Dans son rapport de 2023, l'ONG Human Rights Watch (HRW) soulève que "les restrictions excessives et inutiles liées à la Covid-19 ont bloqué la plupart des sources de revenus d'une grande majorité de la population, (...) détériorant généralement leurs droits à l'alimentation, à la santé et à un niveau de vie adéquat."

Limités par la fermeture des frontières renforcée, les transfuges ne sont plus qu'une poignée. Encore selon HRW, En 2021, 2022 et 2023, seuls 63, 67 et 196 évadés nord-coréens sont arrivés en Corée du Sud, soit une baisse significative par rapport aux 229 arrivées de 2020, aux 1 047 arrivées de 2019 et aux 2 706 arrivées de 2011.

Les récits s'étiolent, le témoignages se raréfient. Récemment, cependant, Daily NK, avec le soutien de l'ambassade du Canada en République de Corée, a mené une enquête auprès de 30 femmes nord-coréennes à l'intérieur du pays, ainsi que de 10 transfuges nord-coréens. Leur témoignage jettent une lumière crue sur la situation des femmes dans le pays, bien loin des déclarations officielles qui suggèrent que "les femmes sont des fleurs" et que le pays est un "paradis" pour le genre féminin. Pour en savoir plus, GEO a interrogé Marianne Péron-Doise, chercheuse associée à l’IRIS, et spécialiste des questions stratégiques en Asie.

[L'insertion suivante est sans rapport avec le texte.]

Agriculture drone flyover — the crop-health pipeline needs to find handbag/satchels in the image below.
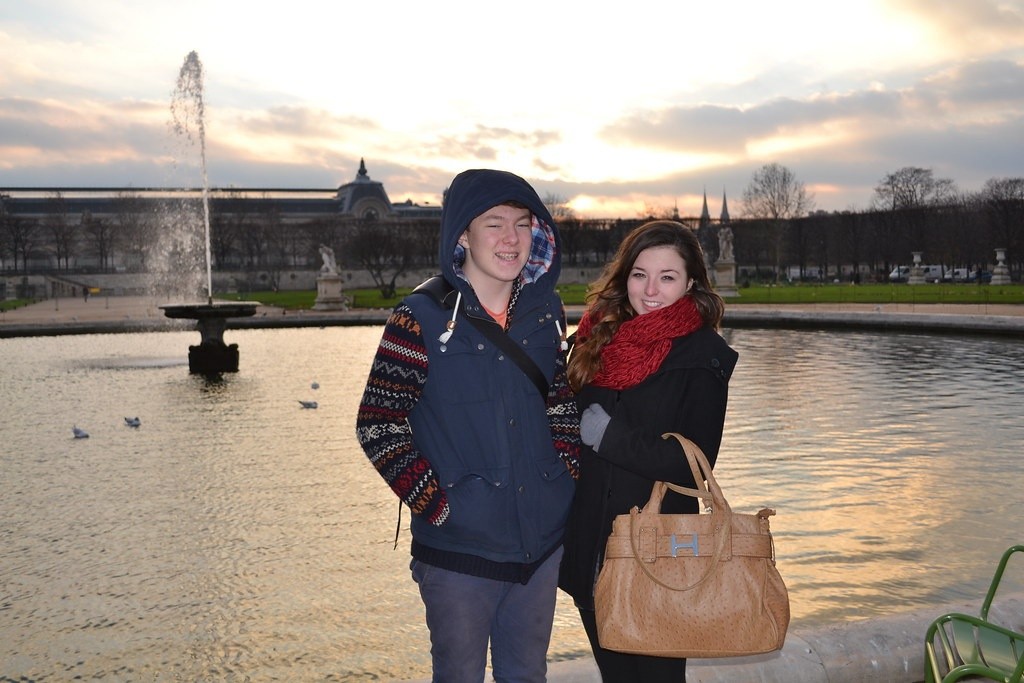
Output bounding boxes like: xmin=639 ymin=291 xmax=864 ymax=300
xmin=594 ymin=431 xmax=789 ymax=657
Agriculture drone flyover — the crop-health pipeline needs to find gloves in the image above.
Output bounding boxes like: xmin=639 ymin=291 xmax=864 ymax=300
xmin=579 ymin=403 xmax=611 ymax=448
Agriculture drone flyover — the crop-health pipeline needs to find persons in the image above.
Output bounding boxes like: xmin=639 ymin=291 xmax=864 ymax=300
xmin=319 ymin=243 xmax=336 ymax=272
xmin=556 ymin=220 xmax=739 ymax=683
xmin=717 ymin=224 xmax=734 ymax=260
xmin=356 ymin=170 xmax=582 ymax=683
xmin=83 ymin=286 xmax=88 ymax=302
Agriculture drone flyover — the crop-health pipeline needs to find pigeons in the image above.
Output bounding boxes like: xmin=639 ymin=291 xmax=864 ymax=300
xmin=299 ymin=401 xmax=318 ymax=409
xmin=72 ymin=425 xmax=89 ymax=438
xmin=125 ymin=417 xmax=141 ymax=427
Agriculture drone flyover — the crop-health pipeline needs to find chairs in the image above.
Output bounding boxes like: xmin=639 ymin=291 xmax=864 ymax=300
xmin=922 ymin=546 xmax=1024 ymax=683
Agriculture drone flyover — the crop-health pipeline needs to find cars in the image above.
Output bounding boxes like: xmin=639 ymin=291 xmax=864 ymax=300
xmin=888 ymin=262 xmax=993 ymax=284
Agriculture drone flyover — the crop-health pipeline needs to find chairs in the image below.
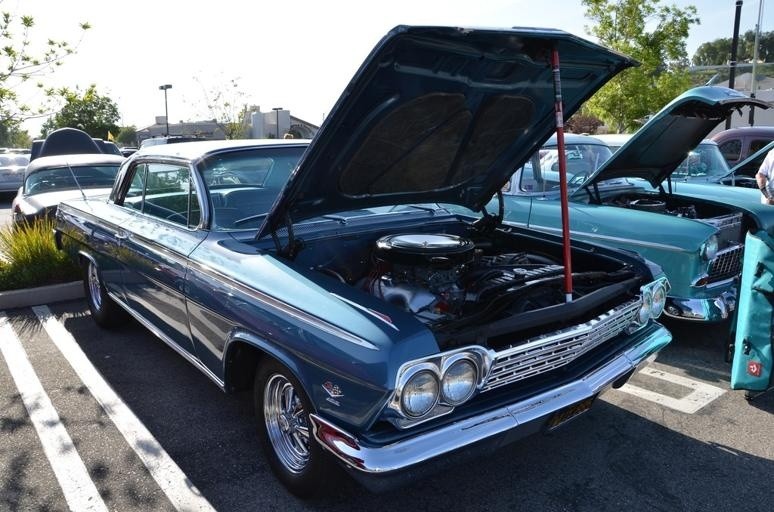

Entretien avec Marianne Péron-Doise

Vous avez fait plusieurs voyages en Corée du Nord : quelle a été votre première impression sur les femmes que vous avez pu voir là-bas ?

Marianne Péron-Doise : J’ai effectué deux longs voyages sur le terrain en 2018 et 2019. À cette occasion, j’ai pu passer du temps à Pyongyang et autour de Pyongyang, et ensuite faire un certain nombre de grandes villes. J’ai pu observer des différences nettes entre la femme dans les rues de Pyongyang, une ville vitrine du régime avec des privilégiés, dans certaines grandes villes de Corée du Nord, et puis dans les campagnes

À Pyongyang, on trouve des jeunes femmes très coquettes, même si elles ont un look qui correspondrait chez nous à celui des années 70. Dans d’autres villes, les femmes correspondent à l’image de la femme socialiste travailleuse : habillée de façon plus pratique, généralement en pantalon (ce qui n’est pas le cas à Pyongyang, où il n’ y a pratiquement pas de pantalons chez les femmes).

Et puis il y a un troisième registre, qui est vraiment la femme des campagnes et qui peut être une véritable bête de somme, parce que il y a très peu de mécanisation. Pour l’essentiel, la population hors de Pyongyang se déplace en vélo, donc on croise des femmes avec des vélos extrêmement chargés, voire des femmes qui poussent des charrettes à bras. Donc la femme est vraiment le reflet d'une société avec des statuts sociaux très contrastés.

Les femmes ont-elles droit à une éducation ?

J'ai pu visiter des crèches, des écoles primaires, une école d'architecture, et puis, dans le nord de Pyongyang, des universités dans des villes moyennes. À chaque fois, j'ai vu ce qui m’a semblé être un nombre égal de garçons et de filles. Je pense qu'on ne peut pas tricher à ce point-là et qu’on n'a pas "sorti" des jeunes filles du placard pour nous les montrer à ma photographe et à moi, donc je pense qu'il y a quand même un gros effort du régime sur l'éducation.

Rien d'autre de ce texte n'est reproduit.